Levantó la vista al acercarme yo, preguntándome si quería ayudarle. Me negué discretamente.
—¿Dónde está Ginger? —inquirí.
—Ha ido a «Pale Horse».
—¿Eh?
—Dijo que tenía un poco de trabajo allí.
—Pero… ¡si la casa está vacía!
—Ya lo sé.
—Lo único que conseguirá es fatigarse. Aún no se encuentra repuesta…
—No te preocupes, Mark. Ginger se siente ya muy bien. ¿Has visto el nuevo libro de la señora Oliver? Se titula La Cacatúa Blanca. Lo tienes ahí dentro, encima de la mesa.
—Dios bendiga a la señora Oliver. Y a Edith Binns también.
—¿Quién es Edith Binns?
—La mujer que identificó a cierto hombre que figuraba en una fotografía. Y, asimismo, la fiel servidora de mi difunta madrina.
—Nada de lo que dices parece tener sentido. ¿Qué te pasa?
No le contesté. Decidí encaminarme a «Pale Horse».
Poco antes de llegar allí me encontré con la señora Calthrop.
Me saludó cordialmente.
—Me comporté como una estúpida en todo momento —dijo la esposa del pastor—, dejándome llevar de las apariencias.
La señora Calthrop extendió el brazo en dirección a la antigua hospedería, ahora pacífica, silenciosa, reposando bajo los rayos del sol de aquel maravilloso día de otoño.
—La iniquidad no tuvo jamás su morada allí… en el sentido que nosotros suponíamos. Nada de tráficos con el diablo, nada de negros, de malignos esplendores. Sólo trucos de salón hechos a cambio de dinero, con absoluto desprecio de la vida humana. Ahí es donde reside la auténtica iniquidad, lo verdaderamente maligno… Nada de grande o trascendente… Sólo cosas insignificantes, mezquinas, despreciables.
—Parece ser que usted y el inspector están de acuerdo en muchos extremos.
—Me agrada ese hombre. Bueno, Easterbrook. Acérquese a «Pale Horse» si desea ver a Ginger.
—¿Qué hace allí?
—Limpiando algo…
Cruzamos la baja entrada. Había dentro un fuerte olor a trementina. Ginger estaba atareada, manejando paños, moviéndose entre un puñado de botellas. Al entrar nosotros levantó la vista. Se encontraba aún muy delgada. Se la Veía pálida también. Llevaba un corro, el cual le cubría aquella parte de la cabeza en la que el cabello no había vuelto a crecer todavía. Sólo recordaba vagamente a la Ginger que yo conociera pocas semanas atrás.
—Está muy recuperada —dijo la señora Calthrop, adivinando mis pensamientos, como de costumbre.
—¡Miren! —exclamó Ginger triunfalmente.
Señaló el viejo rótulo de la antigua hospedería, en el que había estado trabajando hasta aquel momento.

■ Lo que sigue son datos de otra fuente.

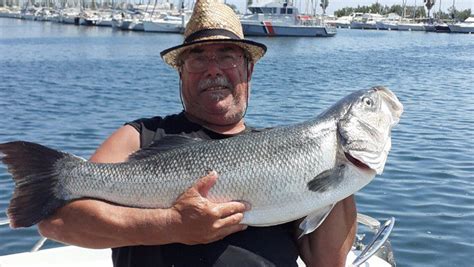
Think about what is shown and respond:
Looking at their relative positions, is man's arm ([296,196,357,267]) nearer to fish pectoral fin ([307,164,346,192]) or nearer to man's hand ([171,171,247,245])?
fish pectoral fin ([307,164,346,192])

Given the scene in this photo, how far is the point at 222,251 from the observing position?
3244 millimetres

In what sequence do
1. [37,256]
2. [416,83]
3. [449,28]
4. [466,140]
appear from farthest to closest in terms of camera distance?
1. [449,28]
2. [416,83]
3. [466,140]
4. [37,256]

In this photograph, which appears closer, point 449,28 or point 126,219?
point 126,219

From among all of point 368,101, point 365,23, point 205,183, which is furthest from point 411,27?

Suprimida la capa de suciedad, depositada sobre la superficie de aquel al correr de los años, veíase claramente la figura del jinete, montando en su caballo, de pelo blanco amarillento: un esqueleto de brillantes huesos…

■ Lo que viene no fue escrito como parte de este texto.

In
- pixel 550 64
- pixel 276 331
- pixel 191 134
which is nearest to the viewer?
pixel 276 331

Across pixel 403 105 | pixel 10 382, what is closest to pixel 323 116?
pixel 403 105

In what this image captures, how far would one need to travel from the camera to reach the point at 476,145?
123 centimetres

Sonó a mis espaldas, profunda, sonora, la voz de la señora Calthrop:
—Revelación, capítulo sexto, versículo octavo: Y miré y vi un caballo de pelo blanco: y la Muerte era el jinete que lo cabalgaba…
Guardamos silencio unos instantes.
—Así, pues, eso era lo que había ahí —dijo finalmente la esposa del pastor adoptando el tono de una persona que se dispusiera a arrojar algo al cesto de los papeles; a continuación añadió—: Tengo que irme. Me espera la reunión de madres de familia.

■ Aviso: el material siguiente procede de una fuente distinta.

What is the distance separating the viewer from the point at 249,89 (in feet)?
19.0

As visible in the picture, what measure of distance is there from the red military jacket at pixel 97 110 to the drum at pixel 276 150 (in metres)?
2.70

Al llegar a la puerta se detuvo, volviendo la cabeza en dirección a Ginger, diciendo inesperadamente:
—Serás una de las buenas cuando tengas tu puesto entre ellas.
El rostro de la chica se cubrió de carmín.
—¿Sí, Ginger? ¿Querrás? —le pregunté.
—¿Qué? ¿Ser una buena madre?
—Sabes a lo que me refiero.
—Quizá… Pero prefiero una oferta en firme.
Naturalmente, formulé esta…
—¿Estás seguro de que no quieres casarte con Hermia?
—¡Santo Dios! Me había olvidado por completo de ella.
Le enseñé una carta que llevaba en el bolsillo.
—Llegó hace tres días. Desea saber si quiero acompañarla al Old Vic, donde van a representar Trabajos de Amor Perdidos.
Ginger cogió la carta, rompiéndola en menudos pedazos.
—En adelante, cuando quieras ir al Old Vic —dijo con firmeza—, seré yo quien te acompañe.